Le diable s'habille en Hello Kitty
De Charlize Theron, je ne connaissais que les apparitions furtives et bling bling à souhait dans les pub Dior. La perspective de voir encore un mannequin s'essayer au 7ème art est assez barbante et souvent calamiteuse, mais la Sud Africaine s'en sort avec les honneurs. Véritable caméléon de l'écran, Charlize ne recule devant rien, y compris devant le scénario tumultueux du très bon Monster, où cette dernière n'hésite pas à se délester de toute caution "glamour" pour le rôle, en malmenant sa plastique de top model.La rencontre avec Jason Reitman est plutôt plaisante. Si le scénario de Diablo Cody n'est pas légendaire et la mise en scène un brin hasardeuse, le ton caustique du long métrage s'avère distrayant tout en soulevant en définitive pas mal de questions à creuser consciencieusement.
Le film est en effet extrêmement trompeur: à commencer par son affiche , qui présage une rom com frivole et sans intérêt. Young Adult est en réalité très cruel, pour ne pas dire diabolique et se rapproche en cela de Juno. Les deux personnages principaux ( Juno et Marvis) sont toujours d'attachants névrosés, maniant le cynisme comme personne comme moyen de défense, afin de dissimuler toute fragilité, un art du sarcasme ravageur qui les aide à survivre au quotidien. A première vue, Marvis Gary a des airs de garce en jogging et tee-shirt Hello Kitty,qui voue un amour platonique à son ex du lycée.
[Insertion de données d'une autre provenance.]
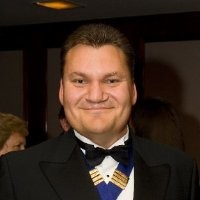 David McMaster PPFARLA (Hon.) Dip RLM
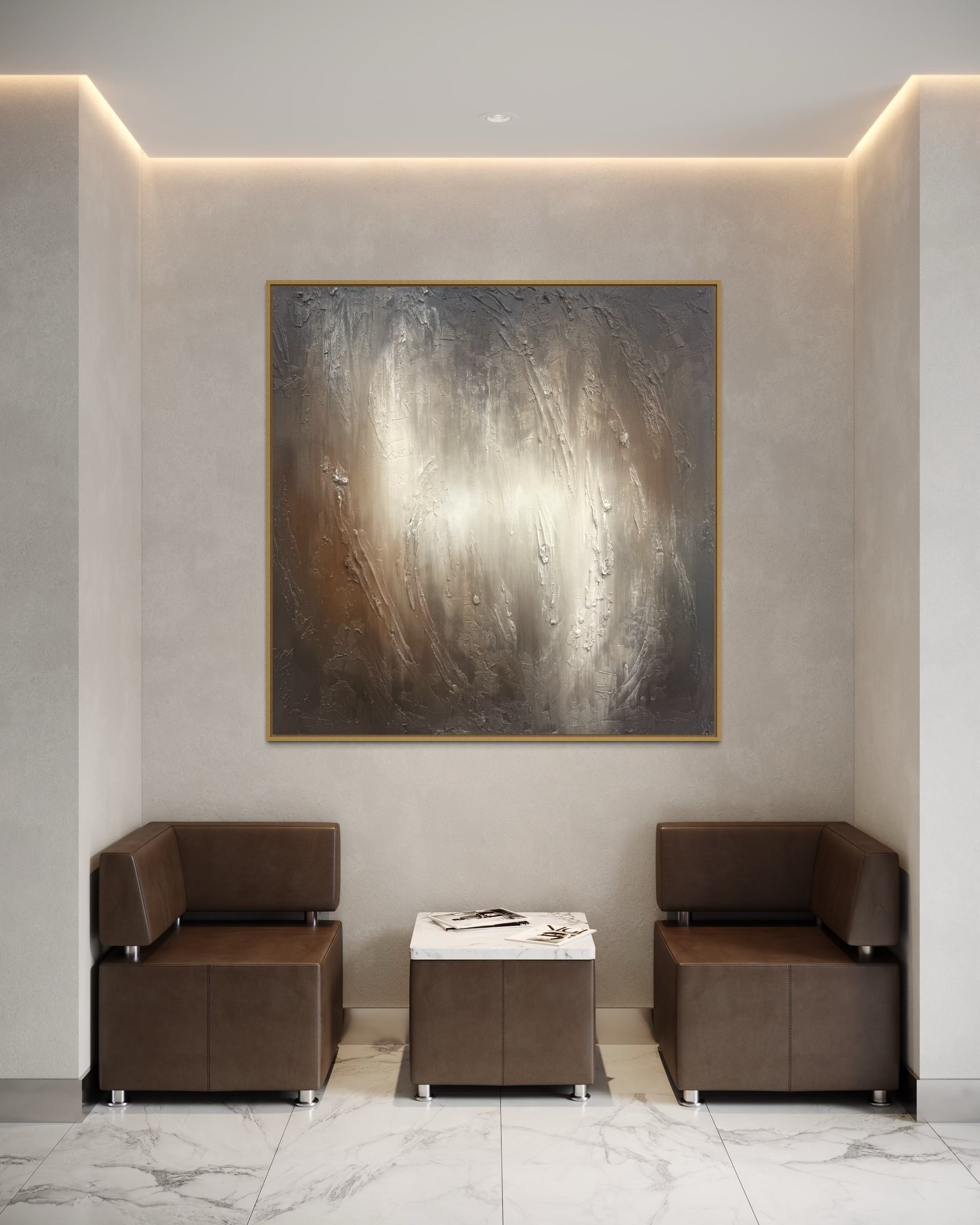 “Moody Elegance”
Pathétique et détestable au début du film, Marcy révèle par la suite des fêlures et une profonde solitude caractérisée par l'absence de final héroïque: Marcy erre sans but, ne va nul part, écrit des romans à l'eau de rose pour ados qui n'intéressent plus personne, est aussi vaniteuse que son quotidien est vain. Mais Marcy est juste dans le déni, n'est pas ce qu'on pourrait appeler une perverse narcissique car celle-ci est tout de même capable d'être altruiste. On découvre d'ailleurs qu'elle souffre de trichotillomanie ( elle s'arrache les cheveux), manie pas si anecdotique témoignant d'un déséquilibre psychologique et d'une angoisse latente.
A l'instar de Juno, elle est perpétuellement en décalage et mène une existence morne, avachie devant la télé à descendre des litres de Coca Light ou à jalouser sa "rivale" avec une grande tristesse habilement masquée d’ignominie. On pourrait également rapprocher Y.A de la Revanche d'une Blonde, qui dépeint le complexe d'une poupée Barbie avec caniche inclus, prête à tout pour reconquérir son ex, y compris à littéralement se ridiculiser, mais qui est en réalité bien moins creuse qu'elle n'y parait. L'humour se fait alors grinçant et crée un malaise touchant.
Ainsi, Marcy a toujours 16 ans d'âge mental, qu'elle soit affublée d'une robe de vamp ou d'un look d'ado attardée et n'a pas évolué, à la différence de son ancien petit ami. Elle retourne chez ses parents comme si le temps ne s'était pas écoulé, se comporte toujours comme la biatch du bahut. Entre envie et répulsion, Charlize revient au bercail mais complote avec un laissé pour contre, un exclus du lycée avec qui elle forme un tandem saugrenu et joyeusement démoniaque. Si la pauvreté du scénario peut décourager en apparence, elle exprime quelque part l'absence de cheminement concret des personnages, perdus entre amours imaginaires et adulescence prégnante.